--- Given exercise A ---
Further down are a forum thread and a set of records. Copy out each line of the records that contains the word "shoes".

--- Selected text ---
START
# The spider shop review



## Tavor21 (May 24, 2010)

Lol i couldn't sleep last night as my order was arriving in the morning. 9 tarantulas i brought + some cork bark and a Faunarium (Medium)
[Exo Terra].

But what i released is instead of the 2 avicularia purpurea i got 2 Pamphobeteus sp "Machalla". Lol bargain. 









So i emailed Lee saying thank you and about one little Avicularia sp "peru purple" who didn't make it (Even tho packaging was perfect and all the others were fine) and the two P sp "Machalla".
Lee then emailed me saying he is sending a replacement for the avicularia sp "peru purple" + 2 avicularia purpureas i was over the moon.
This is what i got.









B smithi 2inch 









4.5 inch grammostola sp "north"









her enclosure









P.machalla 









One avicularia versicolor
And a few tarantulas i couldnt take pictures of 










:mf_dribble: and the avicularia purpureas are coming next week with an aviclaria sp "peru purple" 
The spidershop is :no1:


----------



## mcluskyisms (Jan 24, 2010)

Awesome!!!

:no1:


----------



## GRB (Jan 24, 2008)

Good buys - I'd just recommend drying out the substrate for the sp."north" rather a lot as they like it quite dry (with a small moist area).


----------



## Tavor21 (May 24, 2010)

Yeah i did dry it out quite bit just i wanted the moss in it to so i watered it and she is fine. Only problem is sometimes she goes on a stroll up the walls of the enclosure and hangs is this normal i kinder think she thinks she is arboreal.
+ i'm not watering it before i got away so it dry out so im worried


----------



## GRB (Jan 24, 2008)
END
--- Given exercise B ---
In the spider shop thread, what did Tavor21 receive in place of the two Avicularia purpurea?

--- Exercise data ---
START
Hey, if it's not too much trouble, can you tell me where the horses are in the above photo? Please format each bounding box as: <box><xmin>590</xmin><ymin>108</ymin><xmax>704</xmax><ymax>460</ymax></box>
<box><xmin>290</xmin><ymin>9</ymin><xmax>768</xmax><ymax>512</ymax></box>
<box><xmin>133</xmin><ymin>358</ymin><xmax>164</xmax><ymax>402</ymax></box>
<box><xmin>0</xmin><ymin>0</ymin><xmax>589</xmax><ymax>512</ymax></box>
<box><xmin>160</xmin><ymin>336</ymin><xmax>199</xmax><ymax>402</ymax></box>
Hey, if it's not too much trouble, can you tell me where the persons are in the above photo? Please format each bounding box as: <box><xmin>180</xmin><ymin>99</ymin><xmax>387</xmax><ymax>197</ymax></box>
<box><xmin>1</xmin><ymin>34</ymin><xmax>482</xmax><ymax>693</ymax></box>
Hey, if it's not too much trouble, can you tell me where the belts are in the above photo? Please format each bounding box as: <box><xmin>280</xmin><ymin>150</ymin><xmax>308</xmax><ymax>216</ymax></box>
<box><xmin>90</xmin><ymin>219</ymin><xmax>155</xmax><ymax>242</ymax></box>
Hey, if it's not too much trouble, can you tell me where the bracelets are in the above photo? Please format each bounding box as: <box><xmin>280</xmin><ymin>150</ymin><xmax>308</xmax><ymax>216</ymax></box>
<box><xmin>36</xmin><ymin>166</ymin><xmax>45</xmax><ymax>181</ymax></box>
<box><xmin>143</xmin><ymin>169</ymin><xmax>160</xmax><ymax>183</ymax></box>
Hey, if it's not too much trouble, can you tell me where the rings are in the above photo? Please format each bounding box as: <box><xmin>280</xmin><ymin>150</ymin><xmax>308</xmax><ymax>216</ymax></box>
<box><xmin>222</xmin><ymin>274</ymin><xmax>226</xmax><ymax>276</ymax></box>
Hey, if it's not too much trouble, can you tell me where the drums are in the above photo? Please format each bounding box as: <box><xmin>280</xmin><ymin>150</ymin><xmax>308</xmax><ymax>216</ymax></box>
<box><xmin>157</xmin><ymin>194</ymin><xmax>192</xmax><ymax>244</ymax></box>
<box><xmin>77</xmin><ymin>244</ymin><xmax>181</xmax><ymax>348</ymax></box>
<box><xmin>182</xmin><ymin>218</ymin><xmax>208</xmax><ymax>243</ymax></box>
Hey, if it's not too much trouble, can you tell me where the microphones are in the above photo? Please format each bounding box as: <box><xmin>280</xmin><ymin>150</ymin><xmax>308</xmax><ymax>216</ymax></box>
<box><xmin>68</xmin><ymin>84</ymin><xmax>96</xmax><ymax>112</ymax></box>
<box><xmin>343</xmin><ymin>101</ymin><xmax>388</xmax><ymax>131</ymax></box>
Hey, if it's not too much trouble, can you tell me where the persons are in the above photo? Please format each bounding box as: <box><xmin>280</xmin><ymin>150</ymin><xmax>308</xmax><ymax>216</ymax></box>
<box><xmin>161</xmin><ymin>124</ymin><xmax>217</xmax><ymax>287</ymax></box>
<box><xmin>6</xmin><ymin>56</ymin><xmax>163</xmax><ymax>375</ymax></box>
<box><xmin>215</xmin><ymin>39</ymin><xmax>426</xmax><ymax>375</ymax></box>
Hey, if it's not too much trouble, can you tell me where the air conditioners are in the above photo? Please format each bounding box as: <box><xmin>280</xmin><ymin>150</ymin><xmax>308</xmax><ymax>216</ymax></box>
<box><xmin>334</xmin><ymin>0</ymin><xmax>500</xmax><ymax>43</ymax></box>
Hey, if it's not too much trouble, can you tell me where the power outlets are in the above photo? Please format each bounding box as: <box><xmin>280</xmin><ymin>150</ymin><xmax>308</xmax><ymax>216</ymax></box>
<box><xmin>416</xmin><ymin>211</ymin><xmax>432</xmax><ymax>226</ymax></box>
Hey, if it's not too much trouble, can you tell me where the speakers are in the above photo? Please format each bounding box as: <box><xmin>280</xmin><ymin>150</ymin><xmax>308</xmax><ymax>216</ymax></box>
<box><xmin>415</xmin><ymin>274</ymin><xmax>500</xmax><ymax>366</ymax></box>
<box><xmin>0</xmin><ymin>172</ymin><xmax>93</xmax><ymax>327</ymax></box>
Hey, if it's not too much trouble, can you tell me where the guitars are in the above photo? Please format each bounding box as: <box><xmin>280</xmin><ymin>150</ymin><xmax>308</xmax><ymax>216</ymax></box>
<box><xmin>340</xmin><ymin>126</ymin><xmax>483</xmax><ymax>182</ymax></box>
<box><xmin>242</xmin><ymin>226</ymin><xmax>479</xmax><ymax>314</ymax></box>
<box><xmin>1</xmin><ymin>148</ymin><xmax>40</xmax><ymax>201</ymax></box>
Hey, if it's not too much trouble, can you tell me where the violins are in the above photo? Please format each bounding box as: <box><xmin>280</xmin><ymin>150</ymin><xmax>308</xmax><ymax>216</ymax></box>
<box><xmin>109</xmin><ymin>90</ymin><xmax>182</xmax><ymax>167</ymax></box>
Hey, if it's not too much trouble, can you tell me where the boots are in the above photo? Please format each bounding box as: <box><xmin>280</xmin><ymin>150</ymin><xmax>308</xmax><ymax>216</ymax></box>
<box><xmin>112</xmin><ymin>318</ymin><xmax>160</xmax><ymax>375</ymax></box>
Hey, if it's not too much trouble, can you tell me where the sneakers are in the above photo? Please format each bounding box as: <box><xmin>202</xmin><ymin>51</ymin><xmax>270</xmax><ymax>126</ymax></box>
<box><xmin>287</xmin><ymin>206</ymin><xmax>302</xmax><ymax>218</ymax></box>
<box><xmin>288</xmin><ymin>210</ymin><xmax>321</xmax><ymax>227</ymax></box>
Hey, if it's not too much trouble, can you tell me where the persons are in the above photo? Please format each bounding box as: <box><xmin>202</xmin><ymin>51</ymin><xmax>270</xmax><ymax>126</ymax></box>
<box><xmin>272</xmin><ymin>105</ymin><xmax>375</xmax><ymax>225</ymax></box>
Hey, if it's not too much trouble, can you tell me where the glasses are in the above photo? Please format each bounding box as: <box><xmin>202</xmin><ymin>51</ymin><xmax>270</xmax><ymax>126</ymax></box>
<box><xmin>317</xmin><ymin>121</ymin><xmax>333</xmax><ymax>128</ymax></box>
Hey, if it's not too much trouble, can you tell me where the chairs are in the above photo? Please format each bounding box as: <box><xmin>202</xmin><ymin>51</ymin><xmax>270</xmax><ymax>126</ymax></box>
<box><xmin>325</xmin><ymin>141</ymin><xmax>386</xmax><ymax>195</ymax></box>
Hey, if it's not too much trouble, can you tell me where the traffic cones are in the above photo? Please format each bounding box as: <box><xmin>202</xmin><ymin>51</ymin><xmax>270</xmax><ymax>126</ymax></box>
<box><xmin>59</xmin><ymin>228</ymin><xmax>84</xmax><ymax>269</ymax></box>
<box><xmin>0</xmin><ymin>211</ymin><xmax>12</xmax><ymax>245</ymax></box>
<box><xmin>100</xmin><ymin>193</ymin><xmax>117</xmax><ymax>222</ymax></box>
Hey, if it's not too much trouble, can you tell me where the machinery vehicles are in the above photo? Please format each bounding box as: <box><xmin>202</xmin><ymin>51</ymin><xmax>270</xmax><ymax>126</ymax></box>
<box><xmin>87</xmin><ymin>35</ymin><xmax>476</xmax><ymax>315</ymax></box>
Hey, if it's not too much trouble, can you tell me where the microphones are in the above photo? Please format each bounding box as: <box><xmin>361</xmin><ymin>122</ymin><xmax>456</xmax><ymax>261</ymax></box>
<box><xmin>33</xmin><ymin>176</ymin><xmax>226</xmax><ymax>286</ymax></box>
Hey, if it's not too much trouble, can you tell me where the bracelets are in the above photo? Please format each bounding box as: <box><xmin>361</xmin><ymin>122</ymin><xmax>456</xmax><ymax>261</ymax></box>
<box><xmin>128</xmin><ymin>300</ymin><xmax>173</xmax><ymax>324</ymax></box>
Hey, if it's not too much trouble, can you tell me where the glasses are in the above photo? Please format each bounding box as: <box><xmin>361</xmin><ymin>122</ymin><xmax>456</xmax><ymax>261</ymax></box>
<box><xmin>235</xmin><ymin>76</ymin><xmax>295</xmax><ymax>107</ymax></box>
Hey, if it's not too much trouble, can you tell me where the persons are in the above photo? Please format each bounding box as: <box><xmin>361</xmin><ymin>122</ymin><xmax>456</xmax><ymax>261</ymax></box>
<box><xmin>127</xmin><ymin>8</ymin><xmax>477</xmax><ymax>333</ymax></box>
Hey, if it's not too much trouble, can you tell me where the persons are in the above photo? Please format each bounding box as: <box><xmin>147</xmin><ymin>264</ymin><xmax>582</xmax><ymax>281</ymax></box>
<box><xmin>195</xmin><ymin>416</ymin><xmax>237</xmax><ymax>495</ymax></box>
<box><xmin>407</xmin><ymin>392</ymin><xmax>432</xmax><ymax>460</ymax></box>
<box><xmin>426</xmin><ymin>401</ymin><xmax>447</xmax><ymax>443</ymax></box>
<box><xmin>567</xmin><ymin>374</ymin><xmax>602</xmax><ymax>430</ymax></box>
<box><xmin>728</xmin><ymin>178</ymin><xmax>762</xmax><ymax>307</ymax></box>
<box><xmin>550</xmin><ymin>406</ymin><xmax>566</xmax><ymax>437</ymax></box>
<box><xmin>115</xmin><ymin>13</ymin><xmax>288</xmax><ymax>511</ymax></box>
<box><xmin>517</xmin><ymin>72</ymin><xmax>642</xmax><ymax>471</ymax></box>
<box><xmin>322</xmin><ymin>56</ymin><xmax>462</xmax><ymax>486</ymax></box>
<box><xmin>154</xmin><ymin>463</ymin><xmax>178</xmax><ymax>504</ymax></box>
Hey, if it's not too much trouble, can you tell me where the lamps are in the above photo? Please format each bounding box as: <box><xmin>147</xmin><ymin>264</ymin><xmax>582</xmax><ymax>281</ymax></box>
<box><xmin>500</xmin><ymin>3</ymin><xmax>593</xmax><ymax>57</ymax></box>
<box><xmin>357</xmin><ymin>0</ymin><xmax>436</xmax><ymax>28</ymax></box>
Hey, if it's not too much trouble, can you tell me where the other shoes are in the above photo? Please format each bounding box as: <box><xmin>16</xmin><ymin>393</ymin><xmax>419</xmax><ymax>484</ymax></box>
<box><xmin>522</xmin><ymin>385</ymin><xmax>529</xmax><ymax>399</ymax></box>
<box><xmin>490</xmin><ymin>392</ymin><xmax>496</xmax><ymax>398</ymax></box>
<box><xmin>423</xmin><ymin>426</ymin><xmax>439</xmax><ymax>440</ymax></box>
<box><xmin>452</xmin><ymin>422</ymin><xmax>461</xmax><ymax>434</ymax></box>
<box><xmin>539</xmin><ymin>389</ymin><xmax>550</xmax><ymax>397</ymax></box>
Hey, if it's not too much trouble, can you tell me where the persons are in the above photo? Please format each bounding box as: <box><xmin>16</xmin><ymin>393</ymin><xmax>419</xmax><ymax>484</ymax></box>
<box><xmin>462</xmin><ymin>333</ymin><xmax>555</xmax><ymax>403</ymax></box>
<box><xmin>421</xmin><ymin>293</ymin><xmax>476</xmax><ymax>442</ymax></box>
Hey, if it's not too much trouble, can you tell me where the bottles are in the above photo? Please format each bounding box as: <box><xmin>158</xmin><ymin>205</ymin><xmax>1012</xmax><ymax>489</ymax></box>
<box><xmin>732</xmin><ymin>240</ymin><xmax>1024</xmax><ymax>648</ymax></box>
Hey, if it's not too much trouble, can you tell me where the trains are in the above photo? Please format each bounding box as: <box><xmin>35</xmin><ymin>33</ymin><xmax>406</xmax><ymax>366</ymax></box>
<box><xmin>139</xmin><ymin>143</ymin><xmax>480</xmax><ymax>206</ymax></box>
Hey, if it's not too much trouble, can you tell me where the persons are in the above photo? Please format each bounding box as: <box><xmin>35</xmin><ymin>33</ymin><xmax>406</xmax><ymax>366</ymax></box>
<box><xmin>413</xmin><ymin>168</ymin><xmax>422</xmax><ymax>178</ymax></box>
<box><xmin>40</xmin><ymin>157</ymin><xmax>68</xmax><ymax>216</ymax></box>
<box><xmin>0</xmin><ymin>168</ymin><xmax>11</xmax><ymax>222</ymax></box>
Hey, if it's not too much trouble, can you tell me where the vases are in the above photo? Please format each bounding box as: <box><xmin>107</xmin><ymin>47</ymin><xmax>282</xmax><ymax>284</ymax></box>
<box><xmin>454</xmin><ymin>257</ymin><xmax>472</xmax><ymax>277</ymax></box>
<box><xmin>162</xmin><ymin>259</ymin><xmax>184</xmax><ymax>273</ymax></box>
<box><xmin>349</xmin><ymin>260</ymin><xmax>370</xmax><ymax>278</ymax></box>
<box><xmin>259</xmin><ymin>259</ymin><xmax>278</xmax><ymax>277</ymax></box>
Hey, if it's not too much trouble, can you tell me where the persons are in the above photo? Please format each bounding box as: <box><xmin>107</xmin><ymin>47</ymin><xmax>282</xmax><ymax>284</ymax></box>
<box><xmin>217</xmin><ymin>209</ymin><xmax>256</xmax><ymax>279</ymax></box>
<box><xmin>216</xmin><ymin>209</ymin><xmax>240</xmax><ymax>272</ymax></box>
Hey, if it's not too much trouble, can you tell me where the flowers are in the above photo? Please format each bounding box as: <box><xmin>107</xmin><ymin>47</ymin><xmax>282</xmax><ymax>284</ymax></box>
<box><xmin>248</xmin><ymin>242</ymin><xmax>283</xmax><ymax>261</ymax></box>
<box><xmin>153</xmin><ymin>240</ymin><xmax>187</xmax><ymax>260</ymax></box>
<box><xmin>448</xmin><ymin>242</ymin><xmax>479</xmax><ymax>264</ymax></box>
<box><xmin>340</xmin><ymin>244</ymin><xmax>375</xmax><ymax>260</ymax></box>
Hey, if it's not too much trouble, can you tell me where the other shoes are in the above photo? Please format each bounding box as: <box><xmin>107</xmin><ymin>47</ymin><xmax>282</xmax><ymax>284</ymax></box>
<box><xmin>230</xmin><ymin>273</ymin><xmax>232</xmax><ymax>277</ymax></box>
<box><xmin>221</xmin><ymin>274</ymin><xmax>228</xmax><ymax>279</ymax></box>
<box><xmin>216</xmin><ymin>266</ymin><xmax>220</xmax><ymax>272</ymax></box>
END
--- Exercise result A ---
Hey, if it's not too much trouble, can you tell me where the other shoes are in the above photo? Please format each bounding box as: <box><xmin>16</xmin><ymin>393</ymin><xmax>419</xmax><ymax>484</ymax></box>
Hey, if it's not too much trouble, can you tell me where the other shoes are in the above photo? Please format each bounding box as: <box><xmin>107</xmin><ymin>47</ymin><xmax>282</xmax><ymax>284</ymax></box>

--- Exercise result B ---
Two Pamphobeteus sp "Machalla".